PASSAGE FOR REVIEW
[Start of section]

Baboons, like people, really do get by with a little help from their friends. Humans with strong social ties live longer, healthier lives, whereas hostility and ''loner'' tendencies can set the stage for disease and early death.
In animals, too, strong social networks contribute to longer lives and healthier offspring - and now it seems that personality may be just as big a factor in other primates' longevity status. A study has found that female baboons that had the most stable relationships with other females weren't always the highest up in the hierarchy or those with close family around - but they were the nicest.
Scientists are increasingly seeing personality as a key factor in an animal's ability to survive, adapt and thrive in its environment. But this topic isn't an easy one to study scientifically, says primatologist Dorothy Cheney, of the University of Pennsylvania.
''Research in mammals, birds, fish and insects shows individual patterns of behaviour that can't be easily explained. But the many studies of personality are based on human traits like conscientiousness, agreeableness, or neuroticism. It isn't clear how to apply those traits to animals,'' she says.
Along with a group of scientists, including co-authors Robert Seyfarth, also at the University of Pennsylvania, and primatologist Joan Silk of Arizona State University, Professor Cheney has studied wild baboons at the Moremi Game Reserve in Botswana for almost 20 years.
Besides providing detailed observations of behaviour in several generations of baboons, the research has yielded a wealth of biological and genetic data.
In previously published research, Professor Cheney and co-workers showed that females lived longer, had lower stress hormone levels and had more surviving offspring when they had close, long-lasting relationships with other females (characterised chiefly by spending time together and grooming).

[End of section]

LISTED ENTRIES

[Start of section]

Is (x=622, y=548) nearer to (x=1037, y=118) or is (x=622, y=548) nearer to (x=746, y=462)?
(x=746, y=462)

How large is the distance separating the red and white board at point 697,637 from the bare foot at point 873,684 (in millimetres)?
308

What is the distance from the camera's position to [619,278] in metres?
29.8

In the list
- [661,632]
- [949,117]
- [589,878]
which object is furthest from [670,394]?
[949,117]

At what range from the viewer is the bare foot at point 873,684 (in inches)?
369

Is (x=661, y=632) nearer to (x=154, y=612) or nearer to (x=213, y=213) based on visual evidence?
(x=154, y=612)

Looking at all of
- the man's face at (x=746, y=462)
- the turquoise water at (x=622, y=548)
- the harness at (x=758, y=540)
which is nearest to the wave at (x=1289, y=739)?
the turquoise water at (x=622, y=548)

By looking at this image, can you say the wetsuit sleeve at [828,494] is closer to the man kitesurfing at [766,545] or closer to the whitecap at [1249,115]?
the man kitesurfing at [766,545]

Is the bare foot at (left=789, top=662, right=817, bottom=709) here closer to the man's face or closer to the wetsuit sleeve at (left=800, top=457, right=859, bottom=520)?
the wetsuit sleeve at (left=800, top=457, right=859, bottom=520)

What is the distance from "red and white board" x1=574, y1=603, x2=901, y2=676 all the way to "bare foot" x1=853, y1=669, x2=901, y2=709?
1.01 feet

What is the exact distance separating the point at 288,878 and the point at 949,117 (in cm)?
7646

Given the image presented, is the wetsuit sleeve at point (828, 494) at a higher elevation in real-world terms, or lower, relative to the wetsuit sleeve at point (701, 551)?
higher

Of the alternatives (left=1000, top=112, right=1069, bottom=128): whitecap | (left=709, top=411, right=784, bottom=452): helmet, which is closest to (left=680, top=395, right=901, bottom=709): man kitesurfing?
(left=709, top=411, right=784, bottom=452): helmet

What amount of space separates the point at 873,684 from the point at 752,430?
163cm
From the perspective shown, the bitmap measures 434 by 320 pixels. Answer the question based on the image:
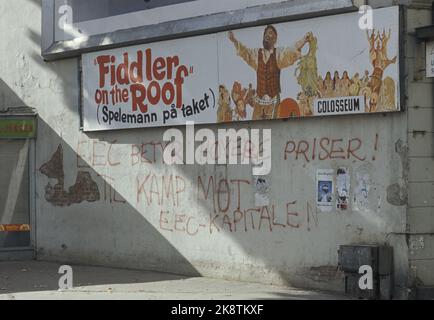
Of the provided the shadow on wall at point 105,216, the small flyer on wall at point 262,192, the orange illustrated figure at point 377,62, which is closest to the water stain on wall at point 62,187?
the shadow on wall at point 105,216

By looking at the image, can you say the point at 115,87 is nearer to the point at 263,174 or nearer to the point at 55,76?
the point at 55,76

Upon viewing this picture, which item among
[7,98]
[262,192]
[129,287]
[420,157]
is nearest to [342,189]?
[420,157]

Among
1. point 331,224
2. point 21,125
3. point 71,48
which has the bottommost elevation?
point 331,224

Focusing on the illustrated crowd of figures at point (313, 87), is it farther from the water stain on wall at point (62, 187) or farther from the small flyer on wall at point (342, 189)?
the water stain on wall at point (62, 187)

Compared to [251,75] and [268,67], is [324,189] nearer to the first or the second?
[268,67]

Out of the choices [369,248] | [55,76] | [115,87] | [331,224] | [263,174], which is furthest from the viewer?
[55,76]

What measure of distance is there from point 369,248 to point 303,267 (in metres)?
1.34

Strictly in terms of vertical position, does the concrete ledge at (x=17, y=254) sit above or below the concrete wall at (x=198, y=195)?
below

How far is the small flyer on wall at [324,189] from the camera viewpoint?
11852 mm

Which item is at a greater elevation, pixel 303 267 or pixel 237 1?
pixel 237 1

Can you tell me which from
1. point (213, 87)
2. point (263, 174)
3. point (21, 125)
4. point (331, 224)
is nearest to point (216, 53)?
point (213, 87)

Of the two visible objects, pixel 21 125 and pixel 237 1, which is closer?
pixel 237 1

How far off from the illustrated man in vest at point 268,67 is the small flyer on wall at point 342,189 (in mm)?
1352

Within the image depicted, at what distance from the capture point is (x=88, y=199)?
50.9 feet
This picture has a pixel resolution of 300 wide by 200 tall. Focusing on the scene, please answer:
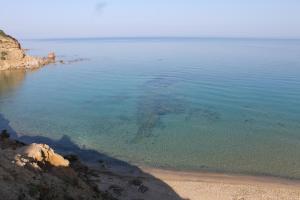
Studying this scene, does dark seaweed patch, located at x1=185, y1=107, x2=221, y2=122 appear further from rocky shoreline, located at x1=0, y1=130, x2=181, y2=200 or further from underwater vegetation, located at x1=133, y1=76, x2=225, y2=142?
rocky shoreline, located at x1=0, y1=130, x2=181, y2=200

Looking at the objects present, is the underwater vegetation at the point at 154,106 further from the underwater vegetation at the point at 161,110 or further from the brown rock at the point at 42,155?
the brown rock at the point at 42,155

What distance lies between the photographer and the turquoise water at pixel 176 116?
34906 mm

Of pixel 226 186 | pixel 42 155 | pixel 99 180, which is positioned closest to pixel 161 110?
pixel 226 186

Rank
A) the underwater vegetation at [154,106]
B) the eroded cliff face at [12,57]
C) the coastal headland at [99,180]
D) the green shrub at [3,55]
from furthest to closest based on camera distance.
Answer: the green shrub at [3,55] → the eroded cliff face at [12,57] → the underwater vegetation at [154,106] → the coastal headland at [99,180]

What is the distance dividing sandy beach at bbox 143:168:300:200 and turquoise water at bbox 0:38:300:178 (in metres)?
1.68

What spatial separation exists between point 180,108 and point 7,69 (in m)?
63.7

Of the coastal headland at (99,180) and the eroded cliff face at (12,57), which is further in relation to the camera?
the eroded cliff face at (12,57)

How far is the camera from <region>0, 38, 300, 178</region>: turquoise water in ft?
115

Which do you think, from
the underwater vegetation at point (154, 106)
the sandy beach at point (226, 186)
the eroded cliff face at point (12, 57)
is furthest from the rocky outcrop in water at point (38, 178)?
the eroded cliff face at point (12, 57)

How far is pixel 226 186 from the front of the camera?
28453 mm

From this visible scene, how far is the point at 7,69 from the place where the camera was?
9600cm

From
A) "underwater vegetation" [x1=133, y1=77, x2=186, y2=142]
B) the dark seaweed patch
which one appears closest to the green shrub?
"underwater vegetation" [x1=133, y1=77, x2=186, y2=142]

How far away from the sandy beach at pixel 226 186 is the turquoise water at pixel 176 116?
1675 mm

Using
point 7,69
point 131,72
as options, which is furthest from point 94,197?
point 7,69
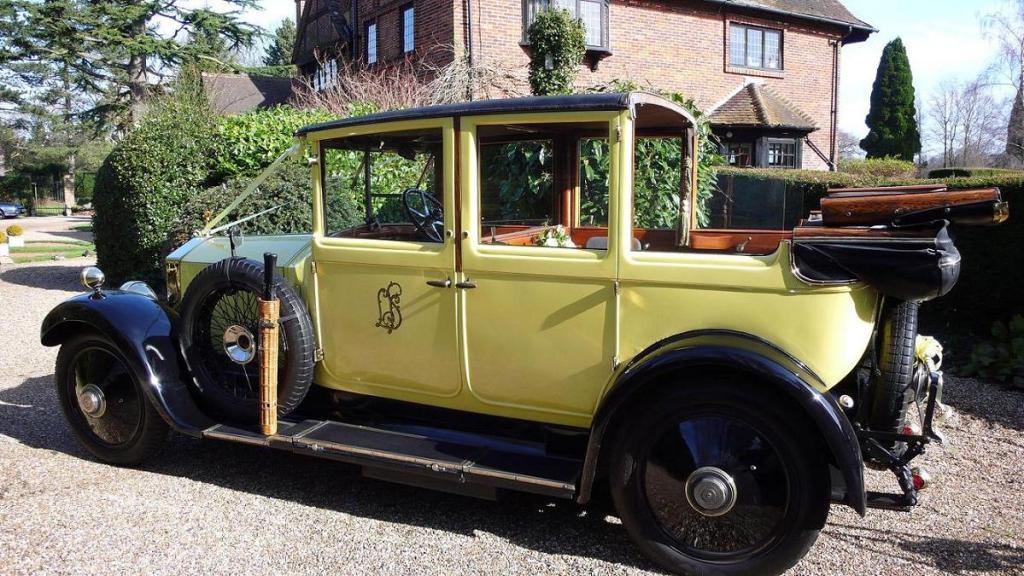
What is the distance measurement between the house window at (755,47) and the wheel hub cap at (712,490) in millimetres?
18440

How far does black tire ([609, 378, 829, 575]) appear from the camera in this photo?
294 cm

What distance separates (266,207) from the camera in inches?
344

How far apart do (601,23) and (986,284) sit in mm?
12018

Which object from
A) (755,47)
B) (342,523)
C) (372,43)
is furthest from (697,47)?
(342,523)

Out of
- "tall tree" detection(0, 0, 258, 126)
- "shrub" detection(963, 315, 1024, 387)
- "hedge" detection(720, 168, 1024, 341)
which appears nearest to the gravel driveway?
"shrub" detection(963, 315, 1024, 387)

[End of section]

EXERCISE TASKS
**1)** Write out the part of the passage on baboon social ties starting with "Baboons, like people, really" and going on through "University of Pennsylvania.".
**2)** Carry on the passage about baboon friendships and personality from the point where it stops.

PER-TASK OUTPUTS
**1)**
Baboons, like people, really do get by with a little help from their friends. Humans with strong social ties live longer, healthier lives, whereas hostility and ''loner'' tendencies can set the stage for disease and early death.
In animals, too, strong social networks contribute to longer lives and healthier offspring - and now it seems that personality may be just as big a factor in other primates' longevity status. A study has found that female baboons that had the most stable relationships with other females weren't always the highest up in the hierarchy or those with close family around - but they were the nicest.
Scientists are increasingly seeing personality as a key factor in an animal's ability to survive, adapt and thrive in its environment. But this topic isn't an easy one to study scientifically, says primatologist Dorothy Cheney, of the University of Pennsylvania.

**2)**
Although dominance rank was significant for male baboons - alpha male baboons may live longer than lower-ranking males - this wasn't true for the females. Nor was an abundance of family the key to longevity. Not all of the longer-lived, less-stressed females had large families.
To find out more about how female baboons forge bonds, Professor Cheney and co-authors focused on detailed records of observations of 45 female baboons from 2001 to 2007. As a personality gauge, the researchers used specific behaviours, including how often the females were alone, how often they touched other females, how often they behaved aggressively, how often they were approached by others and how often they grunted when approaching other females of various ranks. Among female baboons, grunting is a sign of good will, Professor Cheney says. Using these criteria, the researchers characterised the baboons as ''nice'', ''aloof'' or ''loner''. The team also tested the baboons for levels of stress hormones known as glucocorticoids.
The researchers took particular note of how often a female grunted at a lower-ranking female that didn't have an infant.
''Female baboons are besotted with babies - they love to look at them and touch them,'' Professor Cheney says. The researchers assumed that a female grunting at a lower-ranking animal with no baby had nothing to gain and, therefore, must just be nice.
Females who scored high on the ''nice'' meter were friendly to all females, the researchers report in the Proceedings of the National Academy of Sciences. They were approached most often by other females, were most sociable and had stable relationships.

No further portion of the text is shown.